By Pension and Benefits Editorial Staff
The amendment of a California law to deny public employees the right to increase their pension benefits by purchasing additional retirement service credits did not violate the California Constitution, according to the California Supreme Court. The opportunity for public employees to purchase the credits was not, unlike pension benefits, a vested right subject to the protection of the state’s constitutional contract clause.
Repeal of option to purchase additional service credit. Beginning in 2003, state employees and other members of the California Public Employees’ Retirement System (CalPERS) were extended the opportunity to purchase up to 5 years of additional retirement service (ARS) credit. Specifically, state employees with at least 5 years of service were allowed to make a one-time election to acquire service credit that was not based on any type of actual service (i.e., “airtime”), but would effectively increase the amount of their pension benefits. However, the credit was not without cost, as employees were required to pay CalPERS the present value of the increase in their pension benefits that would result from the purchased ARS credit.
When enacted, the ARS credit was expected to be cost-neutral, given that public employees were required to pay CalPERS the full present value of their future benefits. However, the state subsequently came to the realization that the eventual cost of the ARS credit could exceed the purchase price paid by pensioners, especially those who experienced a significant increase in salary between the time the ARS credits were purchased and their retirement. A CalPERS analysis of the years 1997-2007 further indicated that it had underestimated the actual cost of the credit by 12-38 percent for various categories of state workers.
In an attempt to manage the state’s burgeoning pension costs, the California state legislature, following a pension reform plan promulgated by Governor Edmund G. Brown, enacted the California Public Employees’ Pension Reform Act of 2013 (PEPRA). Among other revisions to the laws governing public employee pensions, PEPRA eliminated the opportunity for public employees to purchase additional retirement service credits after December 31, 2012. The repeal, however was prospective, and did not alter the rights of employees who had already purchased the credit.
Public employees of the California Department of Forestry and Fire Protection (Cal Fire) brought suit against CalPERS, maintaining that the opportunity to purchase the ARS credits was a vested right protected by the contract clause of the California Constitution.
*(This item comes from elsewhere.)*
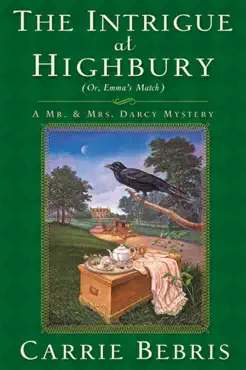 the intrigue at highbury book cover image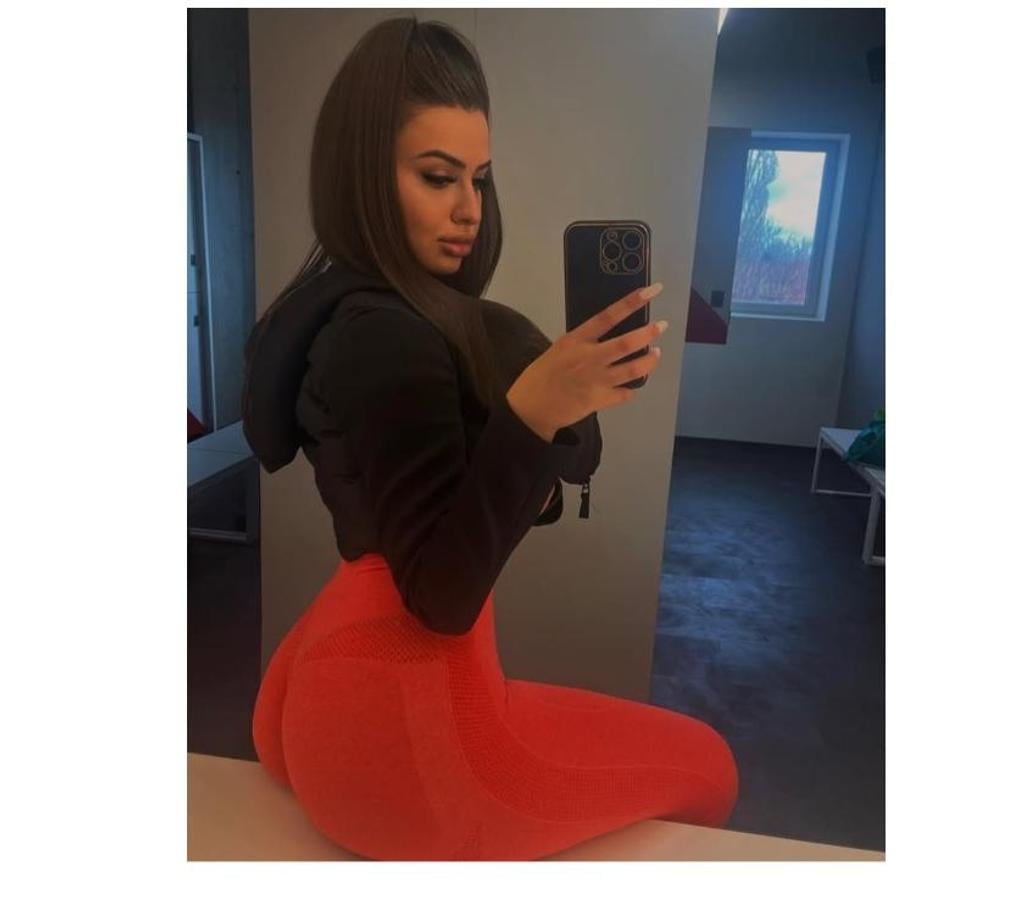 Escorts Greater Manchester Bolton - Photos for ❤️ NEW IN TOWN ❤️ BEST GFE NO RUSH ❤️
The trial court rejected the employees’ claim, ruling that the opportunity to purchase the ARS credits was not protected by the state Constitution and, even if the option was protected, its elimination was a permissible modification of the pension plan.
The California Court of Appeal affirmed the trial court, reasoning that, absent a legislative intent to create a contractual right, the opportunity to purchase the ARS credit was not constitutionally protected. The appeals court agreed with the trial court’s ruling that the elimination of the option was a permissible modification of the pension plan.
No legislative intent to create contractual right to purchase ARS credit. The California Supreme Court affirmed the lower courts’ rulings that the opportunity to purchase the ARS credit was not a term or condition of public employment protected by the state constitution’s contract clause. However, having determined that the opportunity to purchase the credit was not entitled to constitutional protection, the court declined to address whether the elimination of the option was an unconstitutional impairment of the vested rights of public employees. In so doing, the California Supreme Court effectively left unaltered the wide scope of constitutional protections afforded public pension rights in the state (i.e., the “California Rule”).